Outpost Performance Space
210 Yale Blvd. SE, Albuquerque
Tickets $5 minimum, at the door
For more info, call 268-0044.
© 2013 Mel Minter. All rights reserved.
I read the article again and still didn’t get it. I am the “master of the oblivious.” I am humble in the shadows of Tom and Melissa. Peace & Love!
Well, notice how few people even attempted it. It was hiding in plain sight. No shame attends. Hold your head high.
Oh, ya gotta read the article?
Oh, okay. Well I did and now I got it just as easily as the Lovely Melissa.
Ba – 1st two of Banjo
Ba – last two Tuba
(or vice versa)
Der ya go. Dat’s it.
We have a winner! Your attendance this Sunday will be compliments of Musically Speaking.
BaBa Andrew Lamb?
No, you silly man, not the jazz saxophonist and flautist (or is it flutist?).
Just to aggravate those of you who are still working on the mystery, Melissa, my lovely wife, guessed the origin of BaBa correctly within nanoseconds of reading the article. She is apparently one of only two or three people to have got it right, according to Mark and Steve—and I bet no one did it so quickly.
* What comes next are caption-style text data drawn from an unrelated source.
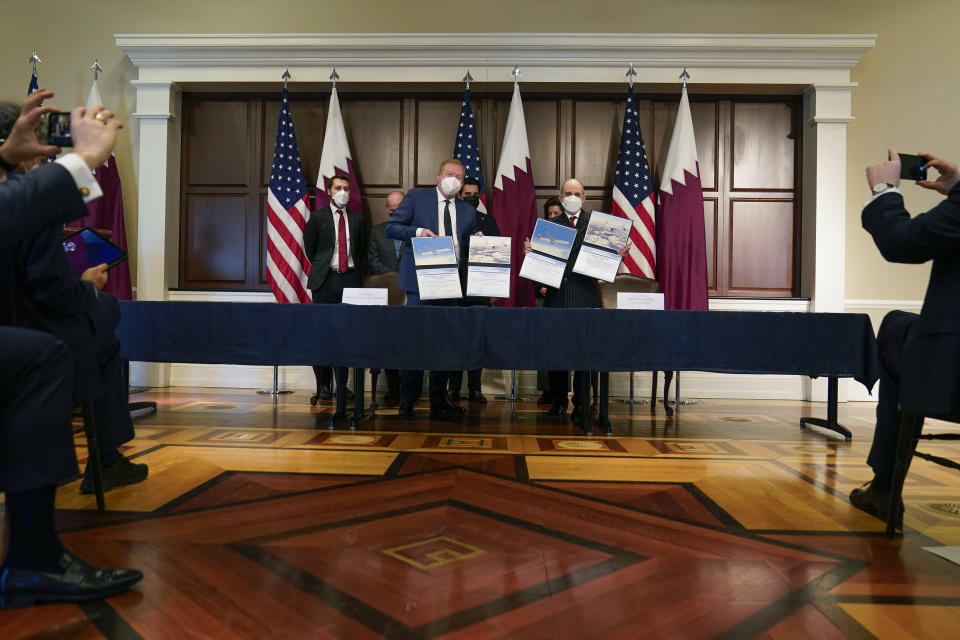 Stan Deal, President and CEO Boeing Commercial Airplanes, left, and Qatar Airways' CEO Akbar al-Baker, right, hold up signed agreements for the purchase of thirty-four 777-8 Freighter planes with purchase rights for an additional sixteen, in the Eisenhower Executive Office Building on the White House Campus in Washington, Monday, Jan. 31, 2022. Standing behind from left are Brian Deese, David Calhoun, CEO, The Boeing Company, Qatar's Emir Sheikh Tamim bin Hamad Al Thani and Secretary of Commerce Gina Raimondo. They also signed a letter of intent for an additional purchase from Qatar Airways of twenty-five 737-10s , worth $6.7 billion. (AP Photo/Carolyn Kaster)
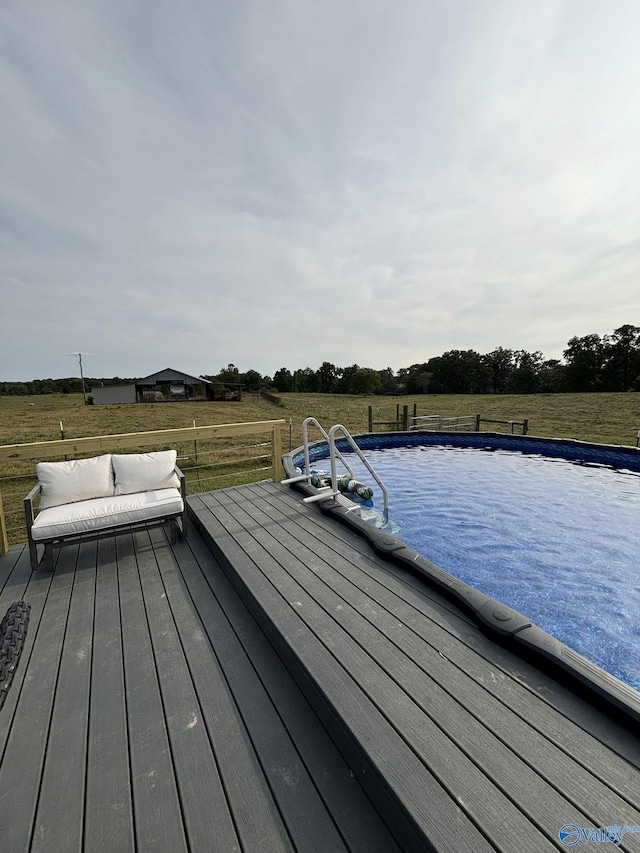 exterior space with a wooden deck and an outdoor pool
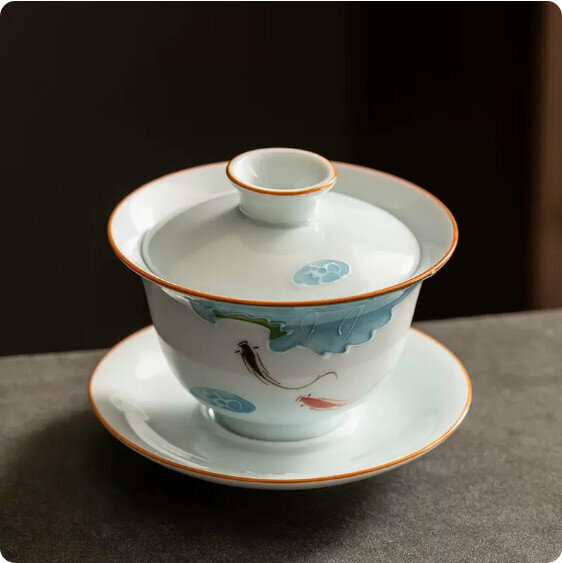 Hotly recommended mutton-fat jade white porcelain hand-painted three-cai bowl [playing fish]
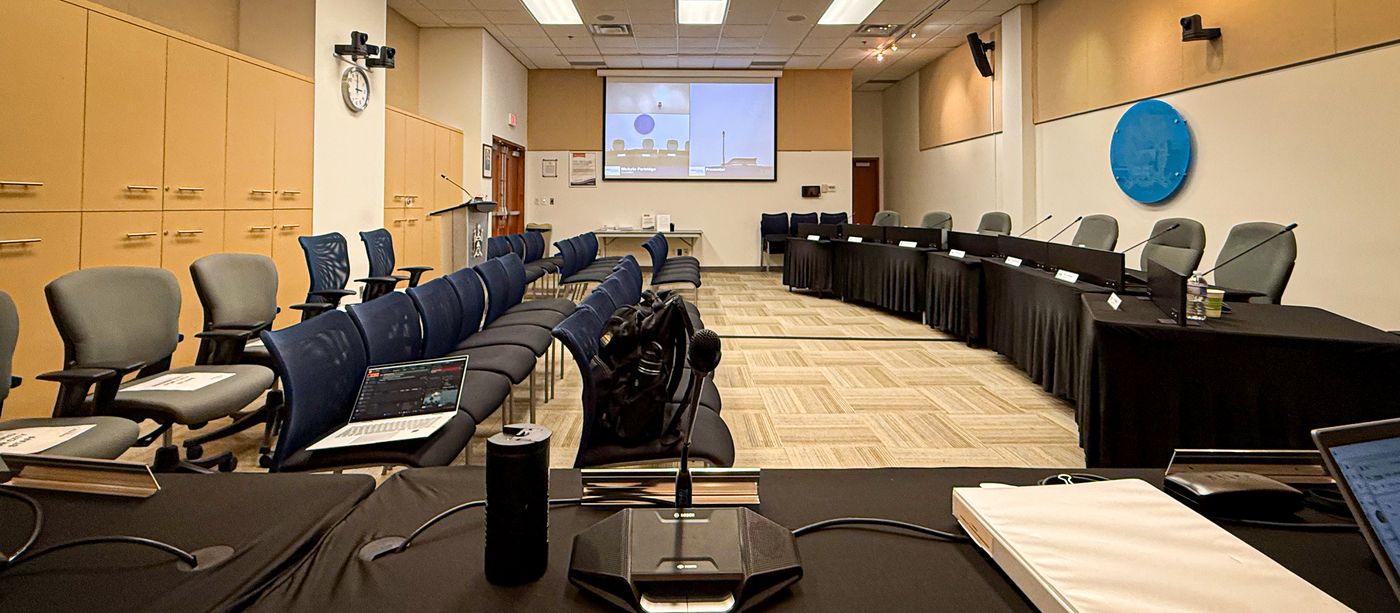 An empty Council chamber set up before a meeting, with microphones, name cards and the presentation screen ready
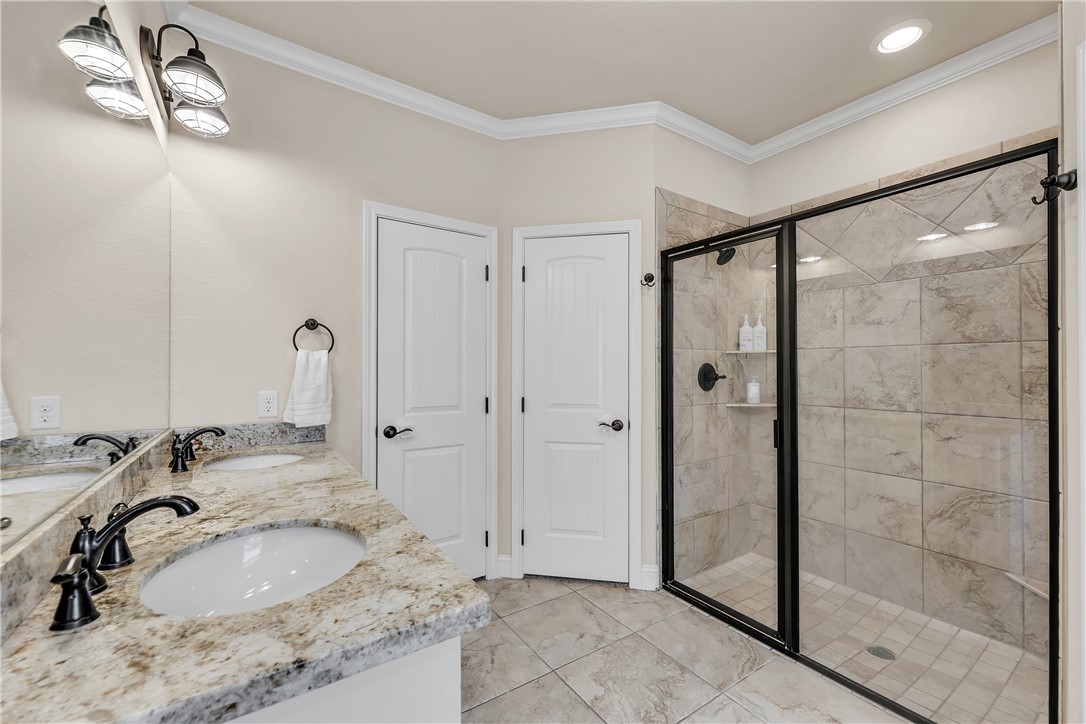 8312 Raintree Drive College Station, TX 77845 - Photo 16 of 30 Dual vanity with granite countertops, undermount sinks, and oil-rubbed bronze fixtures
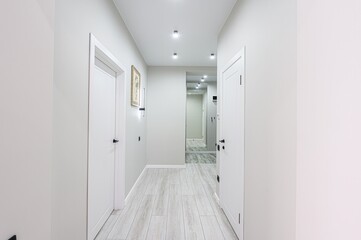 hallway with light gray walls, white doors, and light wood floors. There's a mirror at the end, and recessed lighting illuminates the space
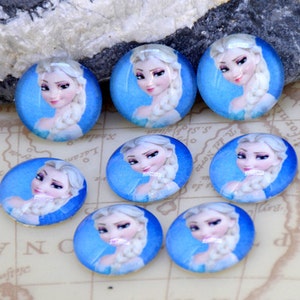 May include: Ten round, glass cabochons featuring a cartoon image of a young woman with long, blonde hair. The woman is wearing a blue dress and has a light blue background.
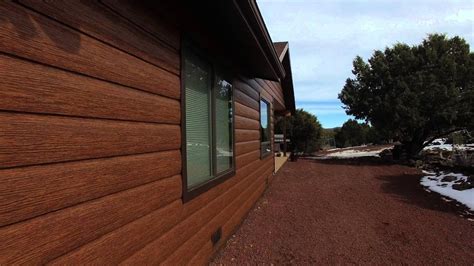 Trulog siding. TruLog siding looks more like real wood than other faux wood products (i.e. woodgrain vinyl) and often many won’t even realize it is steel unless they are examining the siding up close. Some of the main advantages of TruLog Steel as cladding for double wide log cabin mobile homes: Low Maintenance Needs – TruLog doesn’t require surface ... 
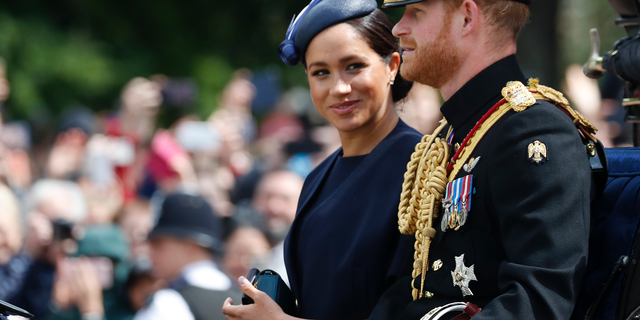 Meghan, the Duchess of Sussex and Prince Harry travel by carriage to attend the annual Trooping the Color ceremony on 8 June 2019 in London. (AP Photo / Frank Augstein, file)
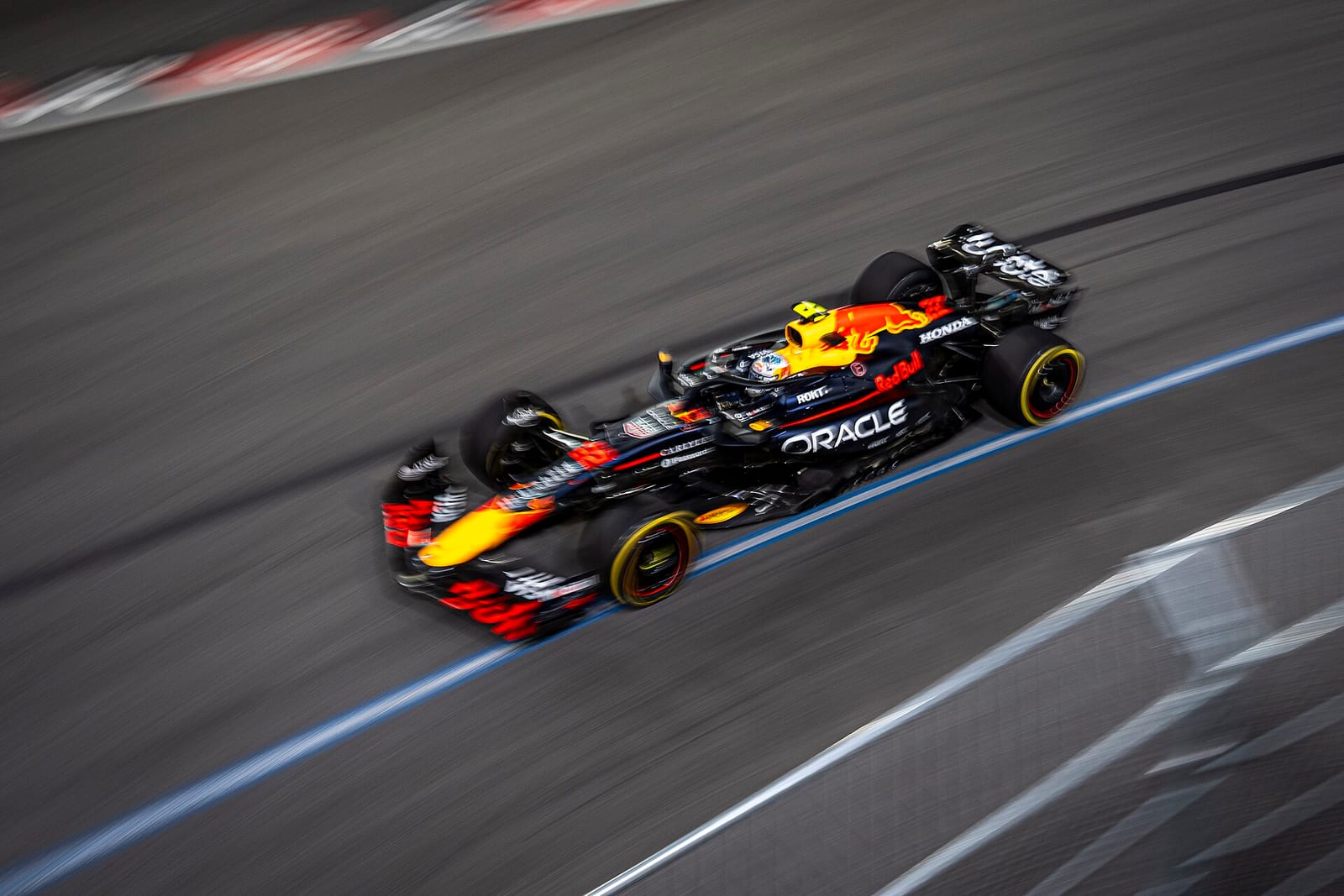 A Red Bull RB21 seen from the side at speed at night at the 2025 Las Vegas Grand Prix, with the background blurred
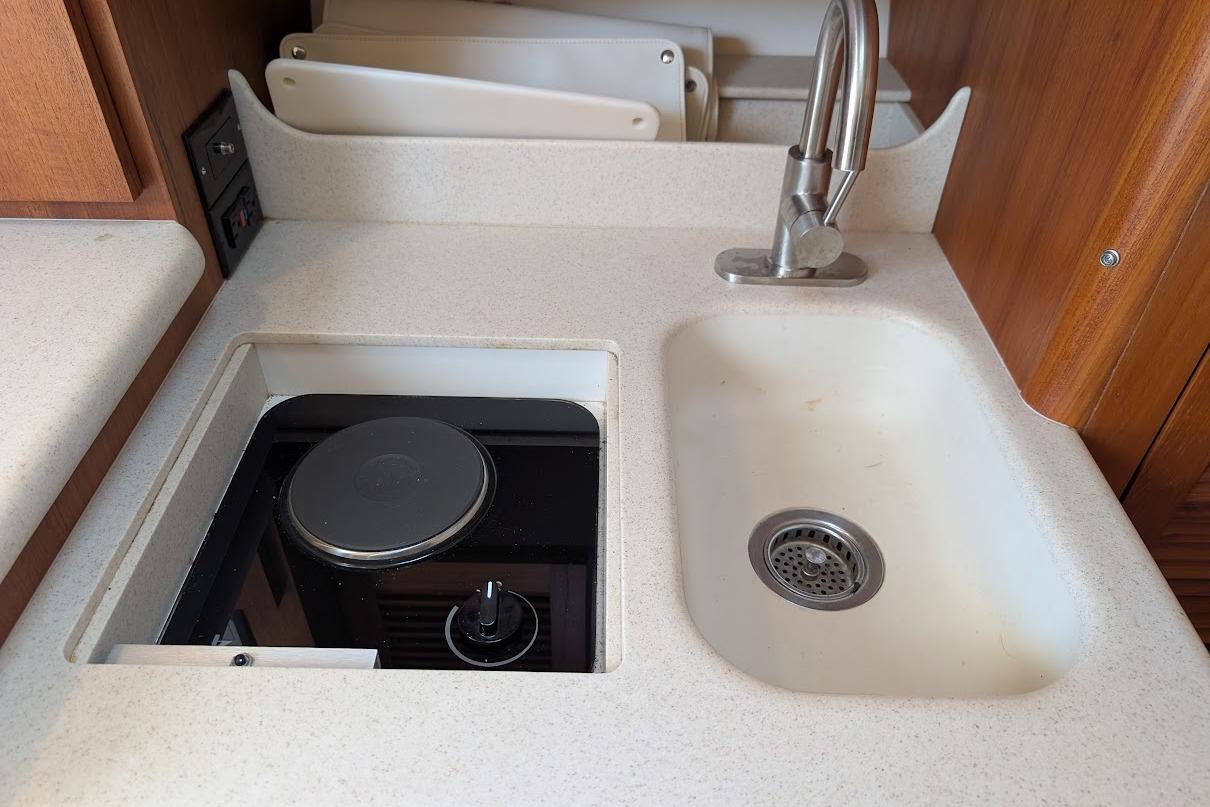 Compact kitchen area in a 2000 Pursuit 3400 Express boat with sink and stove.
However, as she is a household member, she has been disqualified, so the reward is still up for grabs.
Ba Ba for the bleat of a goat
Buster as homage to Buster Keaton
Another worthy, but incorrect, guess.
How about Baba as in bah bah, as in black sheep, as in the the tuba and banjo have long been the black sheep in their respective brass and string instruments families?
An excellent guess . . . but incorrect.
Where the duo’s name comes from? That’s a tough one, I couldn’t find it on the BaBa website. The Slavic word baba means ‘old woman’, ‘grandmother’, ‘witch’, hence an unflattering nickname for a man thought to resemble an old woman. In Czech, baba can also mean ‘coward’. But “cowards” wouldn’t be playing the kind of music BaBa plays. Looking forward to the show this Sunday, maybe they tell us then???
Nice try, but “Ding! Thank you for playing.”